Shares of StoneCo (STNE -2.05%), a cloud-based technology platform, plummeted Friday morning after the company reported its second-quarter results, which disappointed investors, and announced yet another shift to its management team.
The fintech stock tumbled 27.5% as of 11:29 a.m. ET.
The company reported non-GAAP (adjusted) earnings of 0.25 Brazilian reals (equivalent to $0.05), which was an increase from a loss of 0.48 reals in the year-ago quarter, but was below Wall Street's consensus estimate of about 0.57 reals, or $0.11 per share.
StoneCo's revenue in the quarter was 2.3 billion reals (about $442 million), 5% higher than the company's guidance, and up 275% from the year-ago quarter.
"Our business is performing very well. We are winning new clients faster than last quarter and are producing strong revenue growth while improving profitability," StoneCo's CEO Thiago Piau said in a press release.
But investors ignored the revenue gains in the quarter and appeared to focus their attention on the company's earnings miss, as well as the announcement that StoneCo's chief financial officer, Marcelo Baldin, is leaving the company.
Silvio José Morais, a current board member, will step down from the board and assume the role of interim chief financial officer.
Investors may be extra sensitive to the management change as StoneCo has made several other management adjustments and board changes this year. Back in March, StoneCo appointed a new chief information officer and made board position changes later that month as well as in April.
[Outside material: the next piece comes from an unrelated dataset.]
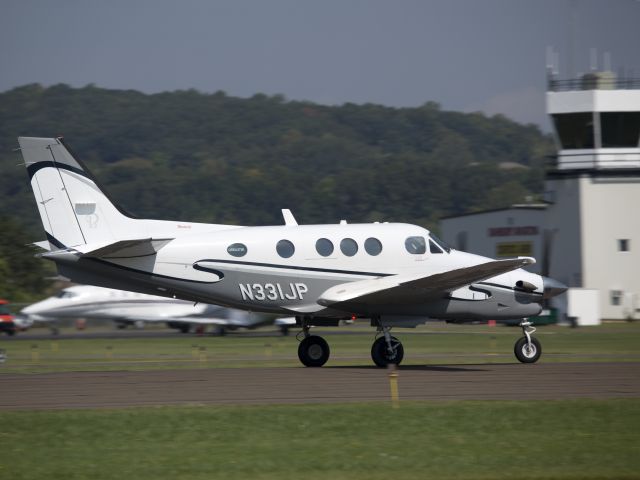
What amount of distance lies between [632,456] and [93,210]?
14.7 meters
StoneCo's management set revenue guidance for the third quarter at 2.4 billion reals ($461.7 million), which would be an increase of 63% from the year-ago quarter.
But investors have clearly lost a lot of confidence in StoneCo, as the company's stock has fallen 82% over the past 12 months. And with StoneCo's leadership still being shuffled around, it's no wonder why investors continue to be disappointed with the company.